On November 17 the Boston Globe reported that at the end of 2006, just as Romney was leaving office and gearing up for his first presidential run, “11 of his top aides purchased their state-issued computer hard drives, and the Romney administration’s emails were all wiped from a server.” In addition, the remaining computers in the Governor’s office were replaced. “As a result,” explains the paper, “[Gov. Deval] Patrick’s office, which has been bombarded with inquires for records from the Romney era, has no electronic record of any Romney administration emails.”
Mark Nielsen, Romney’s chief legal counsel as Governor, told the Globe that the administration “fully complied with the law and complied with longstanding executive branch practice,” a refrain repeated by the Romney campaign. The campaign points out that in 1997 the Massachusetts Supreme Judicial Court ruled that the Governor is not explicitly included in the state Public Records Law, which requires the preservation of electronic communications.
However, Massachusetts Secretary of State William Galvin, a Democrat, told the newspaper that the ruling “means that emails don’t have to be released to the public, but the governor’s office still has to preserve them and turn them over to the state archivist.”
“They have an obligation as a public official to preserve their records,” Galvin said. “Electronic records are held to the same standard as paper records. There’s no question. They’re not in some lesser standard.”
Galvin also questioned the sale of the hard drives to private parties; and Jeffrey Pyle, a Boston lawyer specializing in public records cases, told the Globe that the drives “should not have been sold as private property.”
As to the supposed “longstanding executive branch practice” of selling hard drives or any other public property to departing state employees, the Globe found that “top aides to the three Massachusetts governors who preceded Mitt Romney — all of them Republicans — said … they know of no instance when state employees purchased their computer hard drive as they left the administration” and that “they were not familiar with such purchases as a long-standing practice.”
Given the highly irregular nature of the vanishing emails and hard drives, it was only natural that the press, curious as to whether Romney had something to hide, began peppering him with questions soon after the matter was first reported. The former Governor refused to answer directly for a few days. Finally, in an interview with the Nashua Telegraph, he responded: “Well, I think in government we should follow the law. And there has never been an administration that has provided to the opposition research team, or to the public, electronic communications.
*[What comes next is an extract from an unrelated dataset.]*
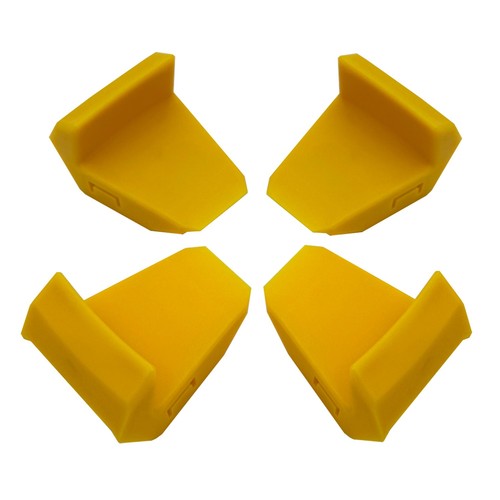 Rim clamp jaw cover - cover, set,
So ours would have been the first.”
Thus, to keep his administration’s emails hidden from both political opponents and the general public, Romney took the extraordinary step of obliterating all electronic evidence of those communications and then ensuring that the hardware itself was turned over to administration employees who would have every incentive to destroy it.
The Romney campaign is portraying the revelation of these unusual acts as a purely political move on the part of the Obama administration, aided and abetted by Obama’s friend Gov. Patrick, who campaigned for him in 2008.
“The last thing they [the Obama campaign] want to do is run against Mitt Romney in the general election,” Romney communications director Gail Gitcho told CNN. “In this case they have deployed or activated the Patrick Administration to do their dirty work.”
Accusing the Governor’s office of acting as “an opposition research arm of the Obama reelection campaign,” the Romney campaign filed a request for all email communications between Patrick’s office and Obama’s campaign.
The Democratic National Committee fired back with a request for all email from the Romney administration related to the hard drive purchases or containing “embarrassing subjects including ‘destroy records’ and ‘flip-flop,’” according to CNN. Obviously such email would have to be provided in printed form, perhaps found among the 700 boxes of public documents the Romney administration did send to the state archives. Locating the requested emails, therefore, could take months, which would certainly work to Romney’s advantage.
The Romney team is almost certainly correct that the motive behind leaking this story to the press was political, and its request for emails between the Patrick administration and the Obama campaign may uncover evidence of that. Nevertheless, curious observers want to know just what was so potentially damaging in his administration’s emails that Romney felt the need to go to such great lengths to prevent its discovery.